子サイトに掲載しているRat Raceの歌詞について。

結構日本語訳パターンが結構多かったんですが、あまりにも攻撃的な翻訳パターン多くて…

なお、恐らくスペシャルズはボブ・マーレーのRat Raceからこの曲を作ったと思うので一緒にボブ・マーレーverも翻訳掲載しました。

イメージ的には
ボブ・マーレー=世界へ
スペシャルズ=イギリスへ
恐らくこの曲をイギリスにフォーカスして歌ったスペシャルズに関しては後にご紹介しますが、その経済背景にあるかと。

この曲は上級階級への攻撃的なイメージでは無く、自己嫌悪的なイメージの方が強いのでは無いでしょうか?
その理由は2行目の

“The promises you make tomorrow have no guarantee”
明日の約束は、保証がない

ここが数少ない文章の中での自分の意思であり、コレは2つのパターンが考えられると思いました。

  1. 情勢が悪すぎて将来の事なんて考えても意味をなさないこと
  2. 自分から見た世界は未来が無いだけ

でいずれにせよネガティブなイメージを持っているのでどちらかと言えば2であると思います。
この当時の世界情勢は正直言って相当数悪かったと思います。
以下の財務省のPDFから判断出来ます。

https://www.mof.go.jp/pri/research/conference/zk051/zk051b.pdf

文章内容は財務省次第/書き手/読み手を通すと受け取り方が大きく変化しがちなので文字ではなく、数値とチャートから考えてみましょう。

物価下落に連動して失業率が大幅に上昇しているのは、明らかな経済鈍化です。
マクロ的に見てインフレ率が20%超えている1970年代半ばは異常すぎる状態です。
物価下落がなければインフレを止めることも出来なければ、物価下落に対しての犠牲は失業率の増加であり一度増加に転じると物価下落で購買欲鈍化・賃金下落によりいきつくところまでいかなければそこから回復することが難しい問題です。
ちなみにコレはこれからというか今(現2023年)にも言えると思います。(GOLDは2500ドルまで上昇する程のインフレ起きるでしょうが)

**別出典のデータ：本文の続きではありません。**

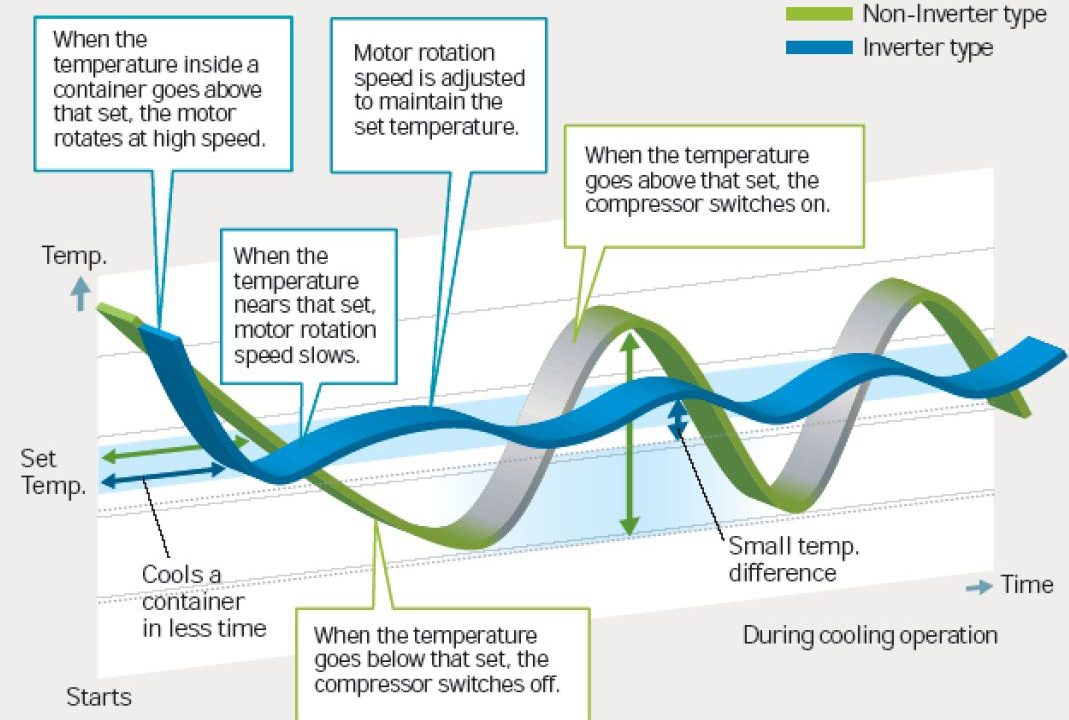 Non-Inverter type
Inverter type

When the temperature inside a container goes above that set, the motor rotates at high speed.

Motor rotation speed is adjusted to maintain the set temperature.

When the temperature goes above that set, the compressor switches on.

Temp.

When the temperature nears that set, motor rotation speed slows.

Set Temp.

Cools a container in less time

Small temp. difference

Time

When the temperature goes below that set, the compressor switches off.

During cooling operation

Starts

明らかな上級階級支配と大多数の労働者階級に対して、2トーンスカは人種の壁を超えて圧倒的な人気を誇ったのも納得が行きます。
私はまだ1900年代までのフォークソングしか聞いていませんが、その時から音楽は労働者が立ち上がる時に生まれた物が多いと感じています。

という事で恐らく上級階級を妬んだりしてるわけでもないと思いました。
暇なく働いて、勉強して、結局将来なんて暗いよ。そんな明るく振る舞っている奴とは友達になんてなれないさ、と激しい自己嫌悪で未来見えない歌詞に2トーンスカの明るい曲調とマッチして調和しているように感じます。

その憂鬱をスカの軽い音楽ですっ飛ばしている、そんな様な儚ささえ感じてしまう、そんな曲でした。

アルバムだと、この次のトラックは”A Message To You Rudy/不良少年たち”
暗い若者たちへメッセージを送るという曲に続くという、なんて素晴らしいアルバムでしょう。